# Directions for this task
Beginning at the line containing "scientific name: Odocoileus hemionus" in the material below and ending at the line containing "A: Heteromyidae family", return each line exactly and add nothing.
#### Data
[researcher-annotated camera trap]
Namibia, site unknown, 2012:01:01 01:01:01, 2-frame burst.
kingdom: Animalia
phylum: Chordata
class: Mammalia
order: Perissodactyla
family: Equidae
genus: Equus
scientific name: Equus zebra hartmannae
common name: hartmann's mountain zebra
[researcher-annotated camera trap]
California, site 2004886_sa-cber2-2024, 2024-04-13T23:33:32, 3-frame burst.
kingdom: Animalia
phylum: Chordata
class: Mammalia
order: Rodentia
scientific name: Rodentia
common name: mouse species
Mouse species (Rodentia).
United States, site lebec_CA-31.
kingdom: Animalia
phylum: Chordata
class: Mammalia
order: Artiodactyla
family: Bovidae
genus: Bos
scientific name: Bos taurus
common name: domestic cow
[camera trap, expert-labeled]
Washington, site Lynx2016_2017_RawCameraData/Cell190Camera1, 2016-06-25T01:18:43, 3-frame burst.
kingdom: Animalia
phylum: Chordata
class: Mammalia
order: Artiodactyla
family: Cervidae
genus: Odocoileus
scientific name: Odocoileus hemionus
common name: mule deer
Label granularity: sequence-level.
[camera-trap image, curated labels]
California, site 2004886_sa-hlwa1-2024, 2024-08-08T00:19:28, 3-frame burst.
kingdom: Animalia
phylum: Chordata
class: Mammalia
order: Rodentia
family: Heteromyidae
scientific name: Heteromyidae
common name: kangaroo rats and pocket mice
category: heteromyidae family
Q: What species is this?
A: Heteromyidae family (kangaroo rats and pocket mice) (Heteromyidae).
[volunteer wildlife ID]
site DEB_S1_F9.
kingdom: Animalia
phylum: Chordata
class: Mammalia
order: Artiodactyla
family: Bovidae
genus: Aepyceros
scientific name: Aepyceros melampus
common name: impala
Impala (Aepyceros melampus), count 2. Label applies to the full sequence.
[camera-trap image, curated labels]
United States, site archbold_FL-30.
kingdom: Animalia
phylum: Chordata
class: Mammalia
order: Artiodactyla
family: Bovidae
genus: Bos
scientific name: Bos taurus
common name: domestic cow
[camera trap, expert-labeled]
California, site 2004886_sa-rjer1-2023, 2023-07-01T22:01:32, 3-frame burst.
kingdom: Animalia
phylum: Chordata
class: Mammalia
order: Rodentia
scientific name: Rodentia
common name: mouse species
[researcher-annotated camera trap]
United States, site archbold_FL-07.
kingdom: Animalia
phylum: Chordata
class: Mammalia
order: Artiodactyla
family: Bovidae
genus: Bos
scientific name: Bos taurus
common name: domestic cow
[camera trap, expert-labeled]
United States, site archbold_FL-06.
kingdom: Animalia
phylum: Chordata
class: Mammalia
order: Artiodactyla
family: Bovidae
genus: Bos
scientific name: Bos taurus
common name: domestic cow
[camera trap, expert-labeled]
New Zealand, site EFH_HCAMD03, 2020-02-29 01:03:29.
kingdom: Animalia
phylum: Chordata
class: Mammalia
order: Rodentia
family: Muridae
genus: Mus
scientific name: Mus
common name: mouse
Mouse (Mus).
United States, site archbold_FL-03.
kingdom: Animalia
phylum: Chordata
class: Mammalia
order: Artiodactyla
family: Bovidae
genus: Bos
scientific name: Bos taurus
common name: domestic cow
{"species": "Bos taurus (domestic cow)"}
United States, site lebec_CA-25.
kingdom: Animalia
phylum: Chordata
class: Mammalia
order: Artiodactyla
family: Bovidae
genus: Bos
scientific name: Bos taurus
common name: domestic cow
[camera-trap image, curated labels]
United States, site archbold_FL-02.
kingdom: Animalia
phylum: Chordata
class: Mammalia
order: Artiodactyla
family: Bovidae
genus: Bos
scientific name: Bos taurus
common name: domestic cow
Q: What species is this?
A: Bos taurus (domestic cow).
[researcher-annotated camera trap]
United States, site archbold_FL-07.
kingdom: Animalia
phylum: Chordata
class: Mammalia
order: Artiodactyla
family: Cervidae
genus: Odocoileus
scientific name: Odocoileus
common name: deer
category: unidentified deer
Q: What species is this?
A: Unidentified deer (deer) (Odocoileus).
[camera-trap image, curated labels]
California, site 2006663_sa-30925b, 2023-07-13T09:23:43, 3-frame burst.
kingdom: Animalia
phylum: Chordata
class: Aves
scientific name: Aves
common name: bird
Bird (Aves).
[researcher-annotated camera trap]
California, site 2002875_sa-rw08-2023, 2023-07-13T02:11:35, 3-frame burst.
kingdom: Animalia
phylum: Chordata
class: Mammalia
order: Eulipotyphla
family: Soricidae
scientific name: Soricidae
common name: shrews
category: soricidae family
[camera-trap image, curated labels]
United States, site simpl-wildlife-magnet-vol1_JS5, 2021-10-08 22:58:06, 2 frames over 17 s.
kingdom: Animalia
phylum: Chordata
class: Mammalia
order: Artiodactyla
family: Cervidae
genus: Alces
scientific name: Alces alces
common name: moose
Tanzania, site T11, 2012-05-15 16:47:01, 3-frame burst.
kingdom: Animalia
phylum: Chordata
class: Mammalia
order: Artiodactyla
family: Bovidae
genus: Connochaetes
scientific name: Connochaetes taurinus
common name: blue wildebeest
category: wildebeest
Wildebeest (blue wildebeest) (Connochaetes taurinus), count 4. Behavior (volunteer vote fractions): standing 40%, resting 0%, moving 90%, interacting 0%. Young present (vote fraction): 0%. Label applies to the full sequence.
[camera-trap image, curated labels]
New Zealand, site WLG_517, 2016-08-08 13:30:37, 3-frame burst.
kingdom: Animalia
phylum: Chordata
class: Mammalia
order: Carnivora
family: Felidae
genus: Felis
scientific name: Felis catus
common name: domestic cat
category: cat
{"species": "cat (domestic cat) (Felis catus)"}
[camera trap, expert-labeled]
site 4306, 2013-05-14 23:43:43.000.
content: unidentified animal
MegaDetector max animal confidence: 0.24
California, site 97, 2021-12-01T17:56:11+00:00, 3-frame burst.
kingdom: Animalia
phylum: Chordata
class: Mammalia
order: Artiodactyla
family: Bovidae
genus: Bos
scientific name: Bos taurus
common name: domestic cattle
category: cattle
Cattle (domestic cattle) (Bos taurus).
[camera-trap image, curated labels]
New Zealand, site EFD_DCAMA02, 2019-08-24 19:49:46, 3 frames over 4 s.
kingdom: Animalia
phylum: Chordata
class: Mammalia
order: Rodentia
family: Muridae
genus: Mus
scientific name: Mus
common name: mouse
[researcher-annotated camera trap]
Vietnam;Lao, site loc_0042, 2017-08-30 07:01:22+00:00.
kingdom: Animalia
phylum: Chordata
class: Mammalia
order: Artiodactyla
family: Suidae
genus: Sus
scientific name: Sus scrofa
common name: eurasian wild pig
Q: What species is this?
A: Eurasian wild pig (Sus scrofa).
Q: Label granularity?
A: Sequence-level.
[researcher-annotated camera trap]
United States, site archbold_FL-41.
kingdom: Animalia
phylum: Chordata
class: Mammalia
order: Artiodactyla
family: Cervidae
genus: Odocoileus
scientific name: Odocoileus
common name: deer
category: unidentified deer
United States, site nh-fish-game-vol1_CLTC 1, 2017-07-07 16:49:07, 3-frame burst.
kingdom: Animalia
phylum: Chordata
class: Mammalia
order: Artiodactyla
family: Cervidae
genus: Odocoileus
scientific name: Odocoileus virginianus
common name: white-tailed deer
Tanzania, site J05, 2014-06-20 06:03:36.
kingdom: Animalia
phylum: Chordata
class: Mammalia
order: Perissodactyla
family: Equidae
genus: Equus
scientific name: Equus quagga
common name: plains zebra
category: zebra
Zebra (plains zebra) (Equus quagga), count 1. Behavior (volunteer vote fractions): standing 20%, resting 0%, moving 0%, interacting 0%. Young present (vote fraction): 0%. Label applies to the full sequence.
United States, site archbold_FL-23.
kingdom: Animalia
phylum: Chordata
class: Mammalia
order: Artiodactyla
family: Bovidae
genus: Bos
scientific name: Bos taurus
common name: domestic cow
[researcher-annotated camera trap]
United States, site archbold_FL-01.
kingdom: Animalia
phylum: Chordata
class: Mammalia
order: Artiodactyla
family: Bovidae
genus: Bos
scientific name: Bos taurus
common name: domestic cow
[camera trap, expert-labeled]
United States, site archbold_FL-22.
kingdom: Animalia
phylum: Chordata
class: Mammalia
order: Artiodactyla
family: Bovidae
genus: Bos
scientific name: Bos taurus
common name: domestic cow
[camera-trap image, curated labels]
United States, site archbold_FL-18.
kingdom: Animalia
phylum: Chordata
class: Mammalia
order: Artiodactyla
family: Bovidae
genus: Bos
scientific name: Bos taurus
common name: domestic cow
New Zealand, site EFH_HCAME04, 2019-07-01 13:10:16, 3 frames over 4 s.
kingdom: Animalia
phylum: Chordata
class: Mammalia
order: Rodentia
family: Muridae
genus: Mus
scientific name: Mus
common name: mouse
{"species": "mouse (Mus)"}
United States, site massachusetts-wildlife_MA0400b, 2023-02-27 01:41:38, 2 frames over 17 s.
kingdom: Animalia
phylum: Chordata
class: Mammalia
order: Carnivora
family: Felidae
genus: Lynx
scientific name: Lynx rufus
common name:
########
# Answer to this exercise
scientific name: Odocoileus hemionus
common name: mule deer
Label granularity: sequence-level.
[camera-trap image, curated labels]
California, site 2004886_sa-hlwa1-2024, 2024-08-08T00:19:28, 3-frame burst.
kingdom: Animalia
phylum: Chordata
class: Mammalia
order: Rodentia
family: Heteromyidae
scientific name: Heteromyidae
common name: kangaroo rats and pocket mice
category: heteromyidae family
Q: What species is this?
A: Heteromyidae family (kangaroo rats and pocket mice) (Heteromyidae).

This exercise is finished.